After a tough year in which Jonny Donahoe almost died from Covid and Paddy Gervers had a breakdown, musical comedy duo Jonny & The Baptists appear visibly nourished to be performing again. Opening with the synth pop of 'Never Too Late', a hilariously defeatist toe-tapper in which the pair twist uplifting platitudes and cliches into pessimism, they're bowed but not completely broken. In that vein though, they've ceded the field of socialist struggle that built their reputation, save for sarcastically taking onboard the government's lockdown advice for artists to retrain in “Cyber”, by setting up an incompetent detective agency. Instead, there's an emphasis on silliness for its own sake, with 'Cocaine Gran' driven by its own gleeful naughtiness and even their digs at the Royal Family couched in a running gag in which Donahoe dates the widowed Queen.

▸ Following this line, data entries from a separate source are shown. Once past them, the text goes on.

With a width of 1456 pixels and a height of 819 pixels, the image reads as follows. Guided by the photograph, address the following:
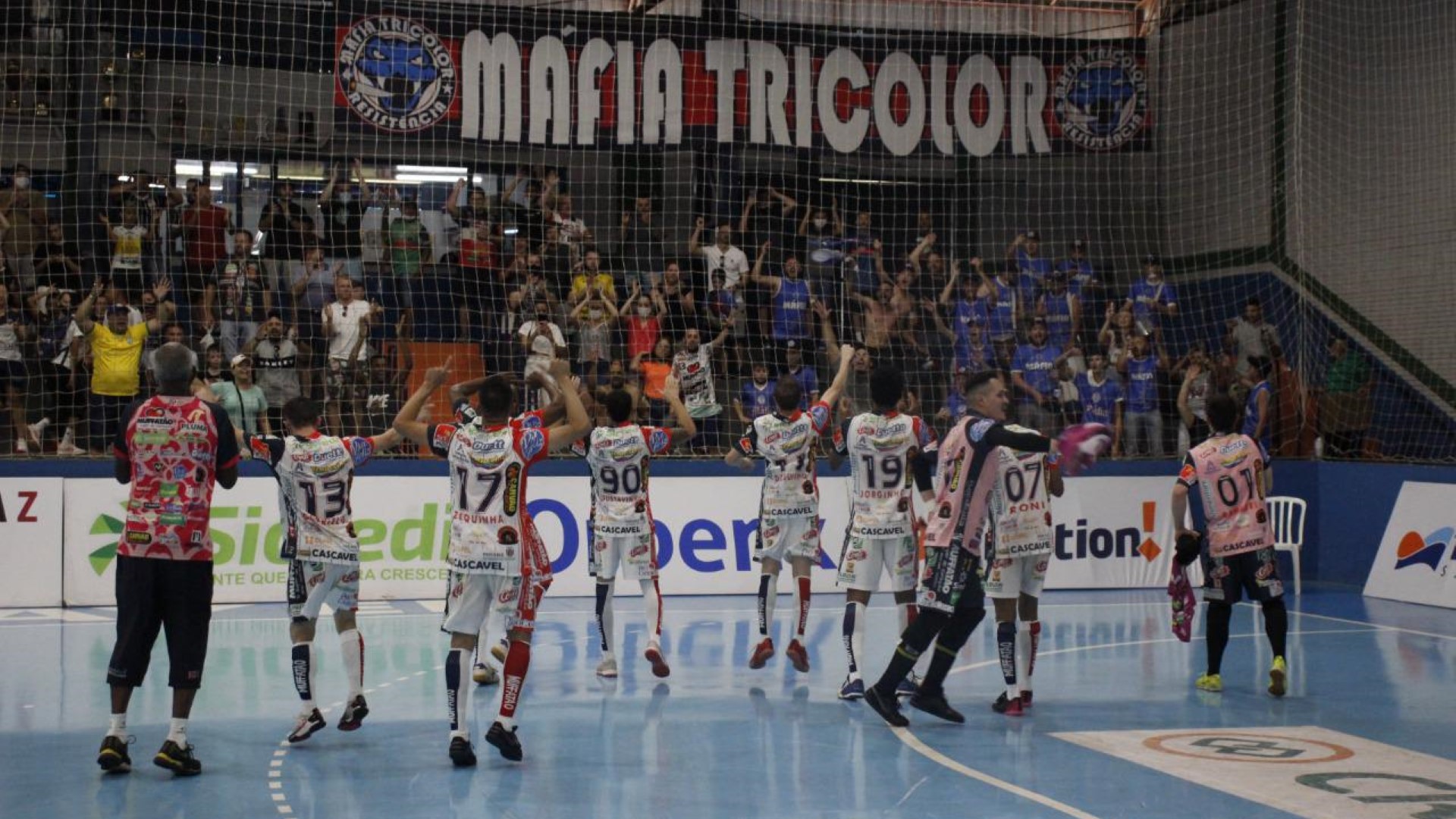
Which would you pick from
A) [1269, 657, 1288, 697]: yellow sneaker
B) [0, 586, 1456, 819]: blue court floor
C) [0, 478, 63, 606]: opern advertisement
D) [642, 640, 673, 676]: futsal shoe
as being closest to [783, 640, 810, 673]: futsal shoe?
[0, 586, 1456, 819]: blue court floor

If anything's replaced the politics-shaped hole in their set, it's sending up an older power structure, that of religion, with extracts from their supposed Christian allegory musical. Inhabited by the spirit of a petty, unhinged, capricious Old Testament deity, Donahoe is a riot, visiting plagues of frogs on anything and everything. And though there's rather too much faffing and talking over one another as they (apparently genuinely) debate the end of their set, you delight in their cross-talking friendship. Stripped of some of their satirical spikiness, vulnerable and somewhat defeated, it's a minor revelation to realise just how loveable Donahoe and Gervers are together. It's great to have them recovering.